→ **Document text**:

· · · · · · ·

The Thoughts We Keep to Ourselves

When Does Devotion Become Obsession? (And How Would You Even Know?)

A woman sitting at a desk devoted to her computer work

The 3 AM Question

It’s 3 AM and I’m awake again. Not because I’m anxious or worried—because my mind is buzzing with blog tasks. CSS tweaks I want to try. A post idea that won’t let go. SEO adjustments that suddenly seem urgent.

Rain canceled farming yesterday, which means I have a whole day for my websites. Two of them, actually—this one and an older site I’m refreshing. I should be sleeping, but instead I’m mentally organizing my to-do list, already excited about getting started.

When I can’t get back to sleep, I do what I always do on days off: head to 7-Eleven around 4 AM for coffee and fresh air. It’s my ritual—a walk in the quiet darkness, some exercise to balance what will otherwise be a physically lazy day at the computer.

At 4 AM, I don’t shower. Nobody’s around to see or smell me. I just dress, wash my hands, swig some mouthwash, and head out. That early morning walk is my incognito time—freedom from presentation concerns before the world wakes up.

· · · · · · ·

→ **Brief**: Rewrite the blog post from "When Does Devotion" through "at the computer.", changing "farming" to "gardening". The rows come from a different source than the blog post.

· · · · · · ·

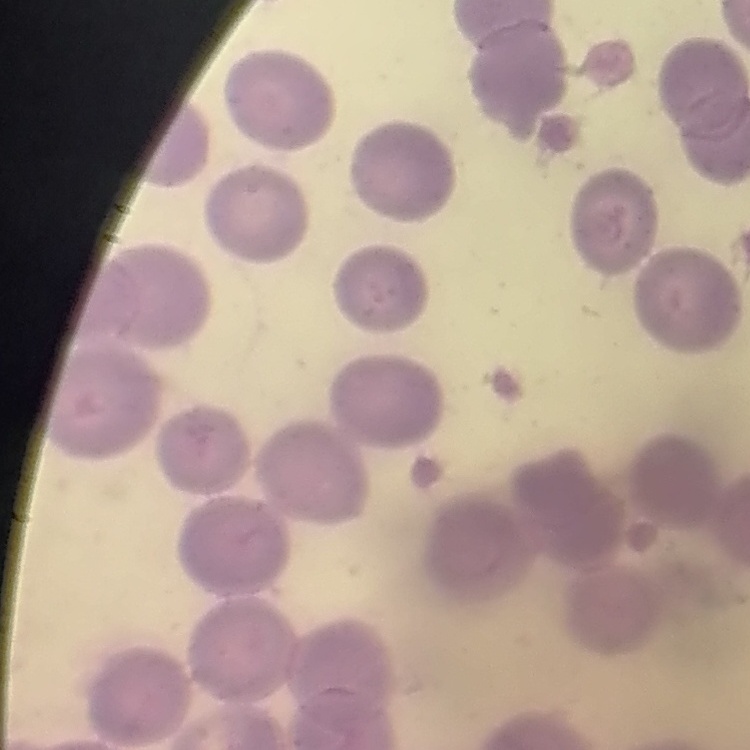

red blood cell morphology = no rouleaux formation
stain = Field's or Giemsa
image type = one tile cut from a larger photomicrograph
preparation = thin blood smear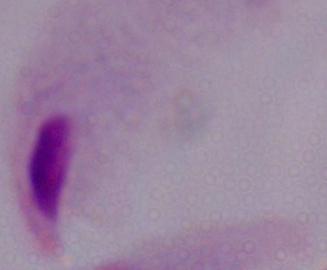
modality = micrograph
identification = trichomonad
magnification = 1000x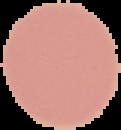
Summary:
  - Preparation: thin blood film
  - Image type: segmented cell region with the area outside set to black
  - Image size: 121×130 pixels
  - Result: no malaria parasites seen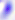
Summary:
  - Identification: Toxoplasma gondii
  - Modality: photomicrograph
  - Magnification: 400x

· · · · · · ·

→ **Exercise result**:
When Does Devotion Become Obsession? (And How Would You Even Know?)

A woman sitting at a desk devoted to her computer work

The 3 AM Question

It’s 3 AM and I’m awake again. Not because I’m anxious or worried—because my mind is buzzing with blog tasks. CSS tweaks I want to try. A post idea that won’t let go. SEO adjustments that suddenly seem urgent.

Rain canceled gardening yesterday, which means I have a whole day for my websites. Two of them, actually—this one and an older site I’m refreshing. I should be sleeping, but instead I’m mentally organizing my to-do list, already excited about getting started.

When I can’t get back to sleep, I do what I always do on days off: head to 7-Eleven around 4 AM for coffee and fresh air. It’s my ritual—a walk in the quiet darkness, some exercise to balance what will otherwise be a physically lazy day at the computer.